**AIM A:**
In the umbrella thread, what does the Gustbuster's marketing blurb say it was tested in?
[START TEXT EXTRACT]
# I need a wind-proof umbrella, any recommendations?



## andy b. (Mar 18, 2010)

I did a search, and although there are umbrella threads, none seemed to address the ability of the umbrellas to resist wind gusts. Where I work we get frequent spring rain, and there are times we have 30MPH wind gusts. Several times my cheap auto-opening umbrella has turned inside-out and I'm getting tired of having to flip it back. Also, this umbrella just needs to cover me, not three other people at a golf outing. I do not require some 60" tent as an umbrella, something in the 45" range would be more than adequate. :icon_smile:

Anyone have any good umbrellas they can recommend?

andy b.


----------



## Top Guns (Apr 29, 2010)

I would recommend the ShedRain WindPro or WindJammer. I would avoid gimicks like the auto-open and close feature. A good standard vented umbrella is what Shedrain excels at making.


----------



## Scotch&Cigars (Dec 27, 2009)

I've had luck with the Leighton Windefyer


----------



## DougNZ (Aug 31, 2005)

I have found the gustbuster good. The marketing blurb says tested in 50mph wind tunnels. The finish, however, is bit ordinary: laminated handles, the odd bit of stitching that goes adrift, etc.


----------



## Tiger (Apr 11, 2010)

My Gustbuster broke after a few usages. Sent it in for a replacement; that one broke soon after as well. Formerly made in USA, now made in China, but I'm not sure that made a difference. Bottom line: not worth the money!


----------



## andy b. (Mar 18, 2010)

Doug,

I'll check out the Gustbuster.

S&C,

I didn't come across the Windefyer in my searches, but I'll now go looking for it.

Top Guns,

I wasn't sure from your comments, have you used the ShedRain, WindPro and WindJammer? I did see the WindJammer in a search, but not the others. I was just asking because I was looking for personal experience, not anything from online reviews or such (not that this isn't an "online review", but I tend to trust the reviews of members here  ).

andy b.


----------



## thefancyman (Apr 24, 2009)

I can fully recommend the Fulton Huntsman umbrella. It features a double ribbed, reinforced steel tube frame, 30 inch polyester canopy and polished, dark hardwood handle. Fulton umbrellas are made in England and hold the Royal Warrant to Queen Elizabeth II as suppliers of umbrellas and formerly the Queen Mother. I paid £16 for mine so they probably sell for around $30-40 US and I know Amazon.com has them for sale.


----------



## Earl of Ormonde (Sep 5, 2008)

No such beast as a wind-proof umbrella!


----------



## eagle2250 (Mar 24, 2006)

^^. Our friend the Earl is spot-on with his assessment.
During the 14 or so years I was working out of the Federal Building in Chicago, I carried a windproof version of a Totes umbrella. It was not fancy and as I recall it was not expensive. It actually failed four or five times, under assault by Chicago's infamous wind gusts! However, each time it failed, Totes would replace the umbrella, free of charge and without complaint. Good value, methinks!


----------



## cbender (Dec 5, 2007)

My Leighton Executive has surved the past few day's Central PA winds just fine. It's in the 40-45" range. I paid $24 including shipping in 2008.


----------



## Finian McLonergan (Sep 23, 2009)
[END TEXT EXTRACT]
**AIM B:**
Please rewrite the stretch of records from their start through the line that contains "[171,0,474,140]", changing "object localization" to "object detection" and keeping everything else the same.
[START INFORMATION SHOWN]
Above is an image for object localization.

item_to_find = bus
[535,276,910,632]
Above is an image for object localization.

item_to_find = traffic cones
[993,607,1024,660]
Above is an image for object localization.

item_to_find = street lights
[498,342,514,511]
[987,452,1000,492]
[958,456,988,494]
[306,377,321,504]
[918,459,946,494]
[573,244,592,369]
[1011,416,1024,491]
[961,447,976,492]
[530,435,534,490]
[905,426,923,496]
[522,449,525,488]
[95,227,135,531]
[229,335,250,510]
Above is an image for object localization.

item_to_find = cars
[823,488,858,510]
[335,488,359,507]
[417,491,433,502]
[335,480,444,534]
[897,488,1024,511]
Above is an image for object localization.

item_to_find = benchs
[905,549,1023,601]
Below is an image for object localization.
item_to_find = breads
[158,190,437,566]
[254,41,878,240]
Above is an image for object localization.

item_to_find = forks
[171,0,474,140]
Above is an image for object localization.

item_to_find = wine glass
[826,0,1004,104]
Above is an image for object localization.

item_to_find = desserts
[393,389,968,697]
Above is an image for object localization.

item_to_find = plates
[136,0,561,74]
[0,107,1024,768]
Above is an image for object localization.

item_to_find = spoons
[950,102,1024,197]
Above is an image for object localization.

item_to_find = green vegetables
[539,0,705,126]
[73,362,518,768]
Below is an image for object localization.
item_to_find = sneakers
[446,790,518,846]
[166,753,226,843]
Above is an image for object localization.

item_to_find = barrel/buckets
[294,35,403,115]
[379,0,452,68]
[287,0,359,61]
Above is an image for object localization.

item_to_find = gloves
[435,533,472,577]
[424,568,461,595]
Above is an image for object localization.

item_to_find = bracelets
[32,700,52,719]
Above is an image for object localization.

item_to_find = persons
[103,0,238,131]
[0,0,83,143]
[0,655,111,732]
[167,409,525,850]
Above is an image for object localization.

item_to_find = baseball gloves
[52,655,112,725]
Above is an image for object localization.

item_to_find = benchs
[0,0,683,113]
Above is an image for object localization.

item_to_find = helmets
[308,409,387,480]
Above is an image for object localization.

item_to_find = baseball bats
[END INFORMATION SHOWN]
**FINAL ANSWER A:**
50mph wind tunnels.

**FINAL ANSWER B:**
Above is an image for object detection.

item_to_find = bus
[535,276,910,632]
Above is an image for object detection.

item_to_find = traffic cones
[993,607,1024,660]
Above is an image for object detection.

item_to_find = street lights
[498,342,514,511]
[987,452,1000,492]
[958,456,988,494]
[306,377,321,504]
[918,459,946,494]
[573,244,592,369]
[1011,416,1024,491]
[961,447,976,492]
[530,435,534,490]
[905,426,923,496]
[522,449,525,488]
[95,227,135,531]
[229,335,250,510]
Above is an image for object detection.

item_to_find = cars
[823,488,858,510]
[335,488,359,507]
[417,491,433,502]
[335,480,444,534]
[897,488,1024,511]
Above is an image for object detection.

item_to_find = benchs
[905,549,1023,601]
Below is an image for object detection.
item_to_find = breads
[158,190,437,566]
[254,41,878,240]
Above is an image for object detection.

item_to_find = forks
[171,0,474,140]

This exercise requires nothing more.